By late morning we departed Milpe and headed for the old Nono-Mindo road. Our plan was to spend the afternoon birding our way back to Tandayapa via the backroads. The birding was good all afternoon (Are you sensing a pattern here? These guys have incredible bird karma!) and we stopped several times to sift through mixed flocks. Barred Becard, Toucan Barbet, Capped Conebill, Flame-faced Tanager, and Blue-winged Mountain-Tanager were in one flock; Streaked Tuftedcheek, Sepia-brown Wren, and White-tailed Tyrannulet were in the next. A beautiful pair of Grass-green Tanagers feasting on fruit allowed us a close approach. Plate-billed Mountain-Toucan (the cover bird on the field guide) and Plate-billed Mountain-Toucan  -  Michael WoodruffCrimson-rumped Toucanet were seen well. A Spillman’s Tapaculo, singing from the roadside vegetation allowed itself to be seen briefly, as did a Rufous-crowned Tody-Flycatcher hiding in a stand of bamboo. A Sickle-winged Guan that flew across the road stayed put just long enough to a get a look at it through the scope, and finally toward the end of the afternoon, a small group of Plain-tailed Wrens put in an appearance.
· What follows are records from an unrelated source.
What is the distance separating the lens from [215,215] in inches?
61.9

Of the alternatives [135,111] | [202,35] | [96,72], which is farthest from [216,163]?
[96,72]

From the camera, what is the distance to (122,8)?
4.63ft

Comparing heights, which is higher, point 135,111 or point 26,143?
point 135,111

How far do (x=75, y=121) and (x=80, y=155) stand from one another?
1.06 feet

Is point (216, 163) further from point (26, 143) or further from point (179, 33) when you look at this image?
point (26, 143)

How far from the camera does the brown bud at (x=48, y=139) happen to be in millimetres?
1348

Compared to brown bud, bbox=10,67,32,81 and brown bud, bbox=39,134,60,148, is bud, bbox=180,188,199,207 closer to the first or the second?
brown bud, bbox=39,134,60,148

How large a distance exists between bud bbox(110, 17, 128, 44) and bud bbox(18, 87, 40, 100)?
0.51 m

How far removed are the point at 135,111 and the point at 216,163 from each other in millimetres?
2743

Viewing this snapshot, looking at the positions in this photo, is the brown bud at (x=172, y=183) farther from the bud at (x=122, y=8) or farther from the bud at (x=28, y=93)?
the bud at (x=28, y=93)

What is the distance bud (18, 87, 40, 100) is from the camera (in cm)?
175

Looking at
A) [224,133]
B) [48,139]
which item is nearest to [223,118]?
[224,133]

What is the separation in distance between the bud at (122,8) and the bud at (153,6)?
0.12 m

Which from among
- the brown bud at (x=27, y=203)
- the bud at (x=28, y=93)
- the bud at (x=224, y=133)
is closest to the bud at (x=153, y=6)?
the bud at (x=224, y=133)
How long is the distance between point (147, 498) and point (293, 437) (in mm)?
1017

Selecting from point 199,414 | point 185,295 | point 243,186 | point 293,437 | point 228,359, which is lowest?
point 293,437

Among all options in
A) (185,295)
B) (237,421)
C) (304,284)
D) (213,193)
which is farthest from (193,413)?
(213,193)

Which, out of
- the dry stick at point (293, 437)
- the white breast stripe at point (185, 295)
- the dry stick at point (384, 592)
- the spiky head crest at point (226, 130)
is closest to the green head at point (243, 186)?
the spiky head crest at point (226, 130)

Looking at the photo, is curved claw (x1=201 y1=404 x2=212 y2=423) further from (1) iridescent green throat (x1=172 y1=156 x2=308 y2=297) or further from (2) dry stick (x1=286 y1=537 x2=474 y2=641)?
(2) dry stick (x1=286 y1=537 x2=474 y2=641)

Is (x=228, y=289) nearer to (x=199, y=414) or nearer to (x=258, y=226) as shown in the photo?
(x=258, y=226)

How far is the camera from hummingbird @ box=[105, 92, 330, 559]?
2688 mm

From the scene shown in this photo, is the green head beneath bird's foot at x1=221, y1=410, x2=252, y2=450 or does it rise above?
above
Day 4: Tandayapa. Roger and Michael had saved their last day to bird around the lodge trails on their own, and I asked Michael to tell me how it went. From his account, it sounds like they did quite well. They started the morning in the hide at dawn, with Immaculate Antbirds showing really well. On the trails they had some common stuff like Beryl-spangled, Black-capped, and Metallic-green Tanagers, Flavescent Flycatcher, and Dusky-capped Flycatcher. They also picked up some rarities like Tawny-throated Leaftosser and White-rumped Hawk. Near the car park they found a flock of White-winged, Chestnut-capped, and Tricolored Brush-Finches, and they saw Streak-capped Treehunter going into a nest burrow. Of course they spent a lot of time watching the approximately 15 species of hummingbirds at the feeders too… Who could resist that?